挨拶がわりに、組合つぶしのコツをあかしておこうか。なに、簡単なことなのさ。戦旗の所持者とみたら問答無用でしょっぴく。それだけで組合はつぶれる。組合の中心にいる連中はみんな戦旗の愛読者だからね。中心を抜いてしまえば、組合はただの烏合の衆になる。この手で神戸港の沖人足組合から浜人足組合まで、港中の組合という組合を片っ端からつぶして回っていた。まさに戦旗さまさまですよ。

そして、瓦礫焼却反対運動の下地真樹氏の不当逮捕。現代の異端派弾圧。

反対運動つぶしのコツをあかしておこうか。なに、簡単なことなのさ。中心を抜いてしまえば、反対運動はただの烏合の衆になる。この手で国中の反対運動という反対運動を片っ端からつぶして回っていた。

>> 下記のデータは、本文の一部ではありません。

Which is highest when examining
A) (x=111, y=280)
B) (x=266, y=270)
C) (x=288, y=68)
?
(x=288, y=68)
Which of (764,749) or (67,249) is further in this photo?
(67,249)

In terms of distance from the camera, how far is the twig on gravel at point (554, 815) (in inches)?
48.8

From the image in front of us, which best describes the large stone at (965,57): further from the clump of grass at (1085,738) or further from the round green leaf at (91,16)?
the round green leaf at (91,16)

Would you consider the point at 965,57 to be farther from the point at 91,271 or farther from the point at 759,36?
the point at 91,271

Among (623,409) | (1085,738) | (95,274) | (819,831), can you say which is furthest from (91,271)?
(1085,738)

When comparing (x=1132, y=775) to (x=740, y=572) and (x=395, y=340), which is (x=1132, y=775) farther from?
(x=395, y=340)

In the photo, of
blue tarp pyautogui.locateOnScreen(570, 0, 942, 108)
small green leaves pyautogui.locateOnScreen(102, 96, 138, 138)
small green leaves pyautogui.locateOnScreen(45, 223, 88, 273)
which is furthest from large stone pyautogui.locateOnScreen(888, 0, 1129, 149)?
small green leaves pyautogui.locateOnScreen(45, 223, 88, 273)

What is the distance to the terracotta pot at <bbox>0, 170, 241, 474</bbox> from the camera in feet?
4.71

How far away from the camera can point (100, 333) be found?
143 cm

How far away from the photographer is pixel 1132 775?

もはや反対運動つぶしも不要だろう。宗主国支配層と属国傀儡、憲法破壊も侵略戦争への派兵も全てやりたい放題。全て小選挙区制度導入時から計画されていた通りのとんでもない狙いがこれから着々実行される。確実でない項目といえば、実施日程だけだろう

庶民ができる対策と言えば、遥か彼方の見知らぬ国の侵略戦争に派兵される愛人、夫、父親、兄弟、息子、孫の無事を祈る、水垢離やら千人針程度しかなくなるのだろうか。昔と違って、ネット上のバーチャル水垢離やら千人針だろうか。それも当局から厳しく監視され、非国民!と、ネットでつるし上げられることになるのだろうか。
愛人、夫、父親、兄弟、息子、孫達は戦死で靖国か、負傷・PTSDで帰国し、宗主国の多くの兵士の様な結末となるのだろうか。そういう人生、これから延々続く。それが「普通の国」、とりもどすべき「新しい属国」なのかも知れない。

耕助のブログに、No.1020 TPPは日本略奪ゴールという新記事。掠奪されに、わざわざ来年早々ご挨拶にお伺いする豚の耳ならぬ、腹痛の耳に念仏。